I didn't take the cartridges out or put a tape on the bottom.
I did it again according to the video instruction (thank you!!) and now doing the head cleaning.

Nozzle check lines are pretty much non existent but will do a couple of more times and see if it improves.

THANK YOU!!

Kay


----------



## KaySh (Oct 12, 2011)

After 3 - 4 head cleaning, ink came back, but the color situation (green not showing up correctly) remains.

I pressed a design on to white aluminum but lime color is looking more like sage, and kelly green looks darker/deeper than it should.

Black looks fine.

what have I done......... 
Colors were coming out fine before.

Kay


----------



## KaySh (Oct 12, 2011)

I don't know if I can changed the title of this thread...

Anyhoo, this is the current status.

Colors are still off, especially green.

===========================
Environment: Windows 8.1, CorelDraw, Epson WF7110, Cobra CIS

<Background info>
All of a sudden, colors started looking wacky in the middle of printing a couple of days ago.
Since then, colors have been off.
First, it was black not coming out right.
After head cleaning and playing with settings, black started showing up right.
But then, green started looking wacky.

- Nozzle check done several times, lines are looking good now
- Back chamber of cyan tank was filled with ink --> fixed
- Bubbles in the tubes --> fixed by priming
- Printer driver uninstalled and reinstalled. 
- PC rebooted. Printer off and on.
- Printer software is up to date via Epson update tool
- Color problem is not software dependent like I thought before but is printer dependent
- Changing profile to other Cobra setting (like Poly Premium Matt --> Aluminum Premium) does not affect outcome
- Inks are plenty
- Papers are correctly inserted
- Control Panel --> Color Management --> Device --> WF7110 printer => Use my settings for this device Checked, Cobra profile added to list

Kay


----------



## KaySh (Oct 12, 2011)

New development -

I created the same environment (WF7110, Corel, Cobra color profile & settings) on a different computer and colors came out fine.
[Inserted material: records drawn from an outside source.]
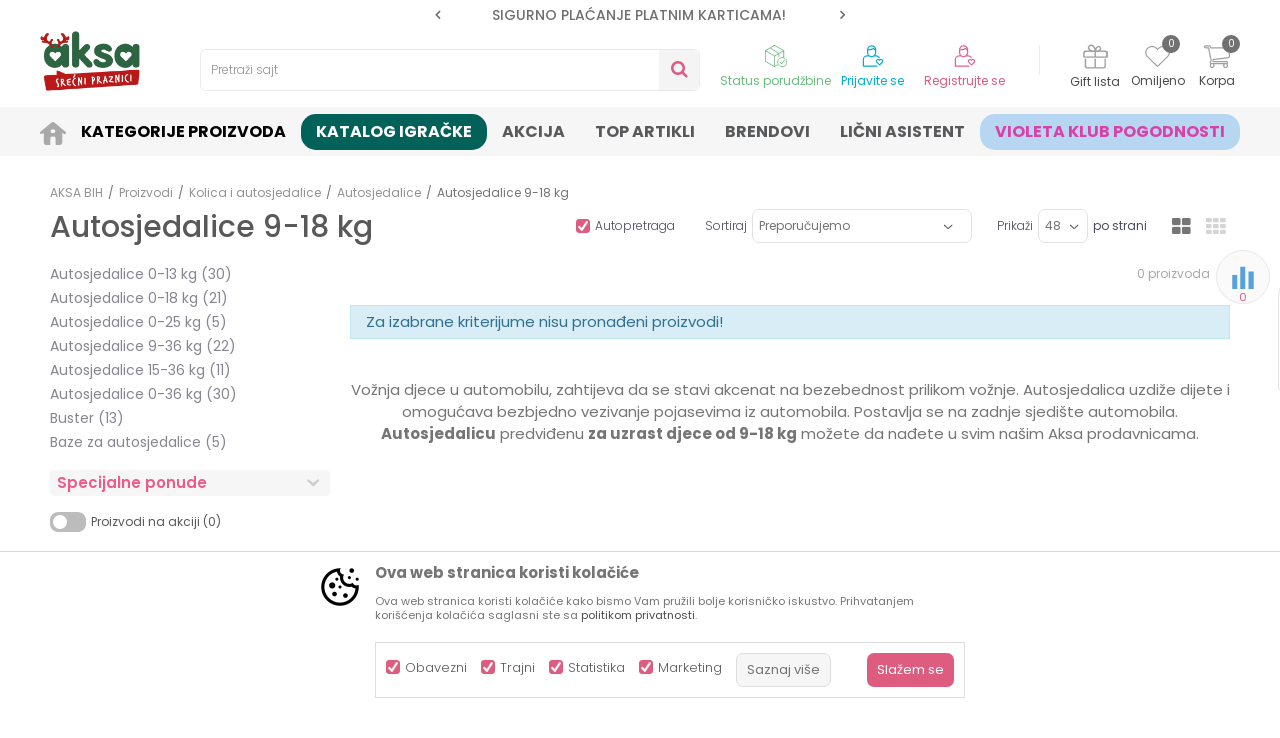

--- FILE ---
content_type: application/javascript
request_url: https://www.aksabih.ba/nb-public/themes/nbshop5_v5_8/blocks/header/autocomplete_v1/script.js?ver=142_4.1
body_size: 1494
content:
function initAutocomplateSlider(){

        var mainSliderElementId = '.autocomplete-banner > .slider-init';
        var mainSliderOptions   = {
            slidesToShow: 1,
            arrows: false,
            dots: true,
        };
        $(mainSliderElementId).each(function () {
            nbshopJS.initSlider(this, mainSliderOptions);
        });

}

function initAutocomplateCategoriesSlider(){

        var mainSliderElementId = '.autocomplete-categories-wrapper .slider-init';
        var mainSliderOptions   = {
            dots: false,
            arrows: false,
            autoplay: false,
            infinite: false,
            slidesToShow: 1,
            slidesToScroll: 1,
            variableWidth: true,
            swipeToSlide:true,
        };
        $(mainSliderElementId).each(function () {
            nbshopJS.initSlider(this, mainSliderOptions);
        });
}

function initAutocomplateBrandsSlider(){

    var mainSliderElementId = '.autocomplete-brands-wrapper .slider-init';
    var mainSliderOptions   = {
        dots: false,
        arrows: false,
        autoplay: false,
        infinite: false,
        slidesToShow: 1,
        slidesToScroll: 1,
        variableWidth: true,
        swipeToSlide:true,
    };
    $(mainSliderElementId).each(function () {
        nbshopJS.initSlider(this, mainSliderOptions);
    });

}

function initAutocomplateProductCategories(){

    var mainSliderElementId = '.autocomplate-product-categories > .slider-init';
    var mainSliderOptions   = {
        dots: false,
        arrows: false,
        autoplay: false,
        infinite: false,
        slidesToShow: 4.5,
        slidesToScroll: 1,
        variableWidth: true,
    };
    $(mainSliderElementId).each(function () {
        nbshopJS.initSlider(this, mainSliderOptions);
    });

}

function initAutocomplateArticleCategories(){

    var mainSliderElementId = '.autocomplate-article-categories > .slider-init';
    var mainSliderOptions   = {
        dots: false,
        arrows: false,
        autoplay: false,
        infinite: false,
        slidesToShow: 3.5,
        slidesToScroll: 1,
        variableWidth: true,
    };
    $(mainSliderElementId).each(function () {
        nbshopJS.initSlider(this, mainSliderOptions);
    });

}

function initAutocomplateTabs(){


    $(".autocomplete-popup-wrapper .lists-tabs ul.items-wrapper .item").click(function(){
        $(".autocomplete-popup-wrapper .lists-tabs ul.items-wrapper .item").removeClass('active');
        $(this).addClass('active');

        let tab = $(this).attr('data-tab');
        $('.autocomplete-popup-wrapper .lists-tabs .tab-content > .tab-pane').removeClass('active');
        $('#'+tab).addClass('active');

    });


}

function autocomplete(){
    $button = $('.autocomplete-button, .autocomplete-close');
    $body = $('.uc-home');

    $button.click(function(){
        $body.toggleClass('srch');
    });

    if(nbshopJS.width() > 767) {

        $('.autocomplete-button').append($('.search'));

    }

    $('.autocomplete-input, .autocomplete-popup-wrapper').click(function(e){
        e.stopPropagation();
    });

    window.addEventListener('searchSuggestAutocomplateNew', function () {

        $('.autocomplete-input, .autocomplete-popup-wrapper').click(function(e){
            e.stopPropagation();
        });
    });
};

//izbor velicina search
//searchSuggestAutocomplateNew
function handleProductSizesInSearch() {

    var options = $('.product .item.autocomplete-product-item .options-wrapper');

    if(typeof options === "undefined" || !options.hasClass('search-buy-active')) {
        return;
    }

    let buyButton =$('.product .item.autocomplete-product-item .options-wrapper .product-sizes');
    let searchProductsSliderPosition = false;

    $(window).on("searchSuggestAutocomplateNew", function () {
        let productsWrapper = $('.autocomplete-products-wrapper');
        if(typeof productsWrapper !== "undefined" && productsWrapper && productsWrapper.length > 0) {
            buyButton = productsWrapper.find('.product-sizes');
            searchProductsSliderPosition = $(productsWrapper).offset().top;
            if($(window).width() < 576) {
                searchProductsSliderPosition = $('.autocomplete-results').offset().top;
            }
            handleButtonSize(buyButton, searchProductsSliderPosition);
            closeSizesWrapper();
        }
    })

    $('.autocomplete-button-simple').click(function () {
        if($('.autocomplete-products-wrapper').length !== 0) {
            return;
        }
        searchProductsSliderPosition = $('.product.autocomplete-products-list-wrapper').offset().top;
        handleButtonSize(buyButton, searchProductsSliderPosition);
        closeSizesWrapper();
    })


    let searchInput = $('.autocomplete .autocomplete-input');
    searchInput.on('keyup', function() {
        if(searchInput.val() === '') {
            setTimeout(function() {
                buyButton =$('.product .item.autocomplete-product-item .options-wrapper .product-sizes');
                searchProductsSliderPosition = $('.product.autocomplete-products-list-wrapper').offset().top;
                handleButtonSize(buyButton, searchProductsSliderPosition);
                closeSizesWrapper();
            } , 1000)
        }
    });


}

function handleButtonSize(buyButton, searchProductsSliderPosition) {
    $(buyButton).click(function () {
        $(buyButton).parent().removeClass('selected-button');
        $(this).parent().addClass('selected-button');
        let distance = $(this).offset().top - searchProductsSliderPosition; //rastojanje izmedju kliknutog dugmeta i pocetka wrapper-a sa proizvodima
        let sizesSelectorWrapper = $(this).find('.sizes-selector-wrapper');
        let sizesSelectorWrapperHeight = sizesSelectorWrapper.height() + 20; //20 jer padding: 10px

        if(distance >= sizesSelectorWrapperHeight) {
            sizesSelectorWrapper.css('bottom','40px')
        } else {
            let bottomDown = (sizesSelectorWrapperHeight + 15) * (-1);
            sizesSelectorWrapper.css('bottom', bottomDown + 'px');
        }
    })
}

function closeSizesWrapper() {
    $(document).click(function (e) {
        if(!$(e.target).hasClass('sizes-selector-wrapper')) {
            $('.autocomplete-product-item').removeClass('active');
        }
    })
}

$(document).ready(function () {
    initAutocomplateSlider();
    initAutocomplateTabs();
    autocomplete();
    handleProductSizesInSearch();

    if($(window).width() < 767) {
        initAutocomplateCategoriesSlider();
        initAutocomplateBrandsSlider();
        initAutocomplateArticleCategories();
        initAutocomplateProductCategories();
    }
    window.addEventListener('searchSuggestAutocomplateNew', function (e) {
        initAutocomplateSlider();
        initAutocomplateTabs();
        if($(window).width() < 767) {
            initAutocomplateCategoriesSlider();
            initAutocomplateBrandsSlider();
            initAutocomplateArticleCategories();
            initAutocomplateProductCategories();
        }
    });



});
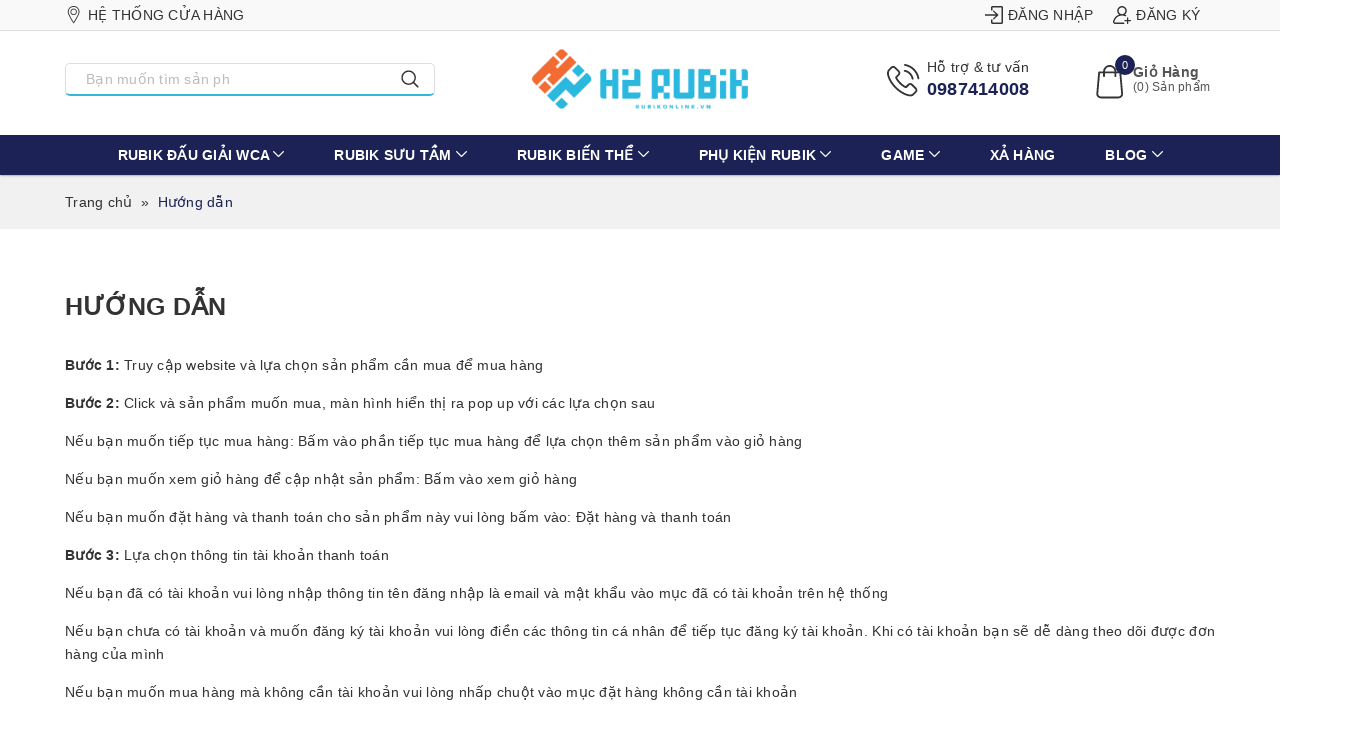

--- FILE ---
content_type: text/css
request_url: https://bizweb.dktcdn.net/100/316/286/themes/757383/assets/bean-pages.scss.css?1738317141988
body_size: 1146
content:
.page .content-page.rte{min-height:30vh;padding:20px 0 40px 0}.page_contact .google-map{width:100%;border:5px solid #1c2255;overflow:hidden}.page_contact .google-map .maps_iframe{min-height:420px}.page_contact .google-map .maps_iframe iframe{width:100% !important;max-height:430px;margin-bottom:-10px}.page_contact .t_contact ul.contact-info{width:100%;float:left;margin-top:10px}.page_contact .t_contact ul.contact-info li.fot-storename{text-transform:uppercase}.page_contact .t_contact ul.contact-info li.fot-storename h3{font-size:15px;color:#333;margin:0px}.page_contact .t_contact ul.contact-info li{width:100%;float:left;margin-bottom:10px}.page_contact .t_contact ul.contact-info li a{text-decoration:none}.page_contact .t_contact .social-fot{display:inline-block;width:100%}.page_contact .t_contact .social-fot h4{margin:10px 0 10px 0;font-size:14px !important;text-transform:uppercase}.page_contact #contact h3{font-size:15px;color:#333;margin:10px 0;text-transform:uppercase}.page_contact #contact .form-signup .form-left{padding:0 10px 0 0}@media (max-width: 767px){.page_contact #contact .form-signup .form-left{padding:0px}}.page_contact #contact .form-signup .form-left .form-group{position:relative}.page_contact #contact .form-signup .form-left .form-group img{width:18px;position:absolute;left:8px;top:11px;opacity:0.3}.page_contact #contact .form-signup .form-left .form-group input.input-control{width:100%;border-bottom:2px solid #36b6dd;border-radius:5px;margin-bottom:16px;padding-left:35px}.page_contact #contact .form-signup .form-right{padding:0 0 0 10px}@media (max-width: 767px){.page_contact #contact .form-signup .form-right{padding:0px}}.page_contact #contact .form-signup .form-right textarea.input-control{border-radius:5px;border-bottom:2px solid #36b6dd}@media (max-width: 991px){.page_contact #contact .form-signup .form-submit{margin-top:15px}}.page_search h1.title-head{text-align:center}.page_search .search-bar{margin:5px 0;border:1px solid #dedede;border-bottom:2px solid #1c2255;border-radius:5px;margin-bottom:20px;overflow:hidden}.page_search .search-bar input{border:0px;border-radius:5px}.page_search .search-bar button.icon-fallback-text{padding:0 15px;display:flex;align-items:center;background:transparent}.page_search .search-bar button.icon-fallback-text svg{width:18px;height:18px}.page_search h2.search-alert{font-size:18px;font-weight:600;text-align:center;width:100%;display:inline-block;margin:10px 0 20px 0}.page_search .products-view-grid .product-box .product-thumbnail .image_thumb{height:270px}@media (max-width: 1024px){.page_search .products-view-grid .product-box .product-thumbnail .image_thumb{height:220px}}@media (max-width: 991px){.page_search .products-view-grid .product-box .product-thumbnail .image_thumb{height:238px}}@media (max-width: 767px){.page_search .products-view-grid .product-box .product-thumbnail .image_thumb{height:361px}}@media (max-width: 667px){.page_search .products-view-grid .product-box .product-thumbnail .image_thumb{height:311px}}@media (max-width: 569px){.page_search .products-view-grid .product-box .product-thumbnail .image_thumb{height:262px}}@media (max-width: 480px){.page_search .products-view-grid .product-box .product-thumbnail .image_thumb{height:224px}}@media (max-width: 376px){.page_search .products-view-grid .product-box .product-thumbnail .image_thumb{height:172px}}@media (max-width: 321px){.page_search .products-view-grid .product-box .product-thumbnail .image_thumb{height:144px}}.page_search .pagination{padding-bottom:10px}.page_hethong .page-showroom{padding:20px 0;display:inline-block;width:100%}.page_hethong .page-showroom .shop_list ul{height:400px;overflow-y:auto;border:1px solid #ddd}@media (max-width: 767px){.page_hethong .page-showroom .shop_list ul{height:280px;margin-bottom:20px}}.page_hethong .page-showroom .shop_list ul li{margin-bottom:0px;list-style-type:none;display:inline-block;widows:100%;padding:10px 10px;border-bottom:1px solid #ddd;cursor:pointer}.page_hethong .page-showroom .shop_list ul li .title-address{text-transform:uppercase;margin-bottom:5px;color:#c70000;width:100%;display:inline-block;padding-left:20px;position:relative}.page_hethong .page-showroom .shop_list ul li .title-address svg{position:absolute;top:3px;left:0px;width:18px}.page_hethong .page-showroom .shop_list ul li .title-address svg g{fill:#c70000 !important}.page_hethong .page-showroom .shop_list ul li span{display:inline-block;width:100%}.page_hethong .page-showroom .shop_list ul li span a i{font-weight:400;color:#1c2255}.page_hethong .page-showroom .shop_list ul li.active{background:#f1f1f1}.page_hethong .page-showroom .shop_list ul li:last-child{border-bottom:0px}.page_hethong .page-showroom .shop_list ul::-webkit-scrollbar{width:5px;background-color:#F5F5F5}.page_hethong .page-showroom .shop_list ul::-webkit-scrollbar-thumb{border-radius:5px;-webkit-box-shadow:inset 0 0 2px rgba(0,0,0,0.3);-moz-box-shadow:inset 0 0 2px rgba(0,0,0,0.3);background-color:#1c2255}.page_hethong .page-showroom .shop_list ul::-webkit-scrollbar-track{-webkit-box-shadow:inset 0 0 2px rgba(0,0,0,0.3);-moz-box-shadow:inset 0 0 2px rgba(0,0,0,0.3);border-radius:5px;background-color:#F5F5F5}.page_hethong .page-showroom #map_canvas{height:400px;border:5px solid #1c2255;overflow:hidden}@media (max-width: 767px){.page_hethong .page-showroom #map_canvas{height:300px}}.page_hethong .page-showroom #map_canvas iframe{width:100% !important;height:400px !important}@media (max-width: 767px){.page_hethong .page-showroom #map_canvas iframe{height:300px !important}}
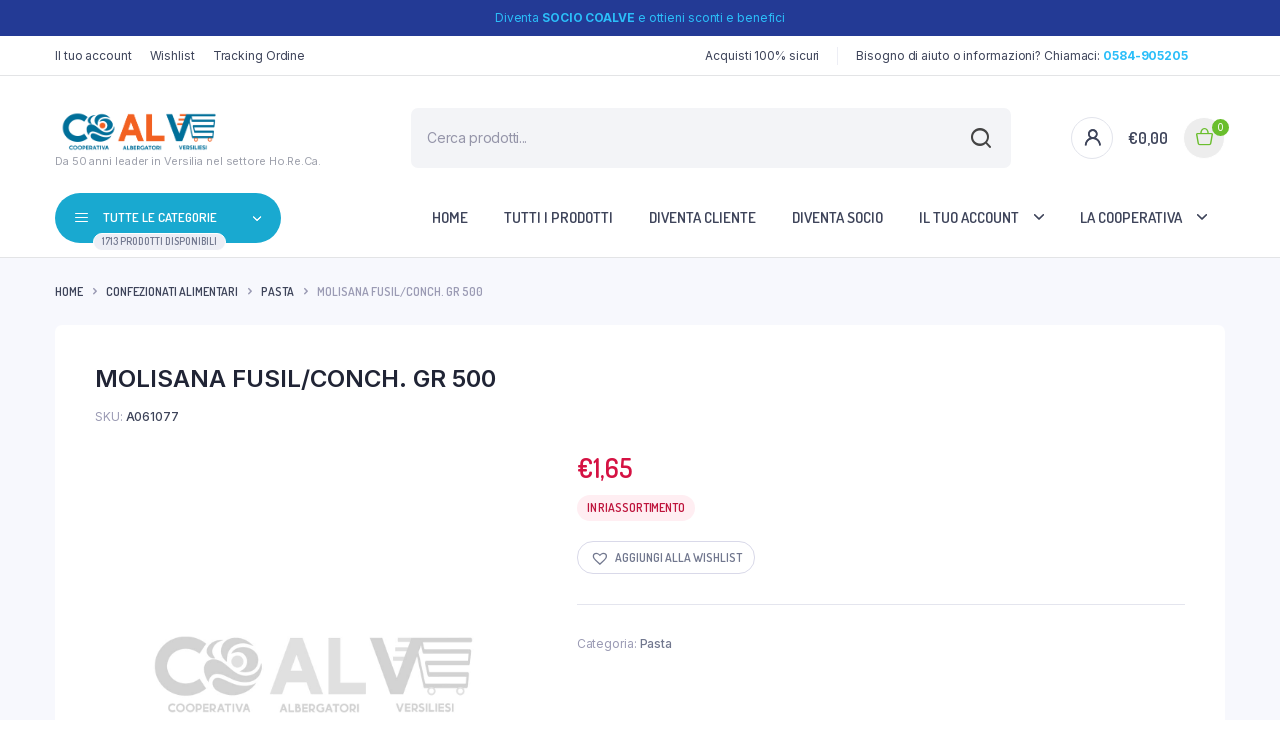

--- FILE ---
content_type: text/css
request_url: https://www.coalve.com/wp-content/themes/coalve-child/style.css?ver=6.5.3
body_size: -130
content:
/*
Theme Name:   Coalve Child
 Theme URI:    https://www.coalve.com
 Description:  Coalve Child Theme
 Author:       Danae project
 Author URI:   https://www.danaeproject.com
 Template:     coalve
 Version:      1.0
 License:      GNU General Public License v2 or later
 License URI:  http://www.gnu.org/licenses/gpl-2.0.html

 Text Domain:  coalve-child
*/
Somewhere along the way, my work computer did something to screw up color output.

Investigation continues, but at least I know it works from a different computer.

phew.

Maybe I should uninstall everything related from the work pc and re-install...

K


----------



## mgparrish (Jul 9, 2005)

KaySh said:


> New development -
> 
> I created the same environment (WF7110, Corel, Cobra color profile & settings) on a different computer and colors came out fine.
> 
> ...


If you post screen shots here of your setp for color management inside CD and also with the Epson driver that would be quicker than re-installing. If you re-install you would still have to setup correctly in any case since your color settings are no where near default after installing.

You can use the free program to capture screens if you like.

Gadwin PrintScreen - screenprint

http://www.gadwin.com/download/PrintScreen_Setup.zip


----------



## KaySh (Oct 12, 2011)

I am having bad luck.
Hi-tech god is not on my side.

I could not uninstall CorelDraw cleanly.
There was a missing path or something.
So I had to remove files from the program folder and registry manually.
When I tried to re-install it, it gave me a fatal error at 35% installation every time.

I think there is something wrong with my work pc.

I am preparing to format the pc and reinstall everything including OS (I am familiar with the process).

I am backing up files right now.

Thank you for the input. I will post updates....

Kay


----------



## KaySh (Oct 12, 2011)

It took a wiping of harddisk to get back to the problem-free state.

After formatting the hard disk and re-installing Windows and re-installing all the devices and software, the printer finally started printing colors correctly.

It was my PC doing something wierd.
I still don't know what caused it.
It's a relatively new PC - I bought it last Christmas.

Thank you SO much everyone who offered inputs and pointers. I learned a few new things!

Kay


----------



## tippy (May 27, 2014)

Glad to hear you got it straightened out Kay. Good on ya for not giving up!


----------



## KaySh (Oct 12, 2011)

Thanks Tippy.

I had to.
I am only a part-time dye-subber, but I do have orders to fill!
It was a very stressful couple of days, but I don't hate investigating issues.
I was/am in the IT industry so several years of software testing experience came in handy ;-)

So GLAD to be back on track.

Kay


----------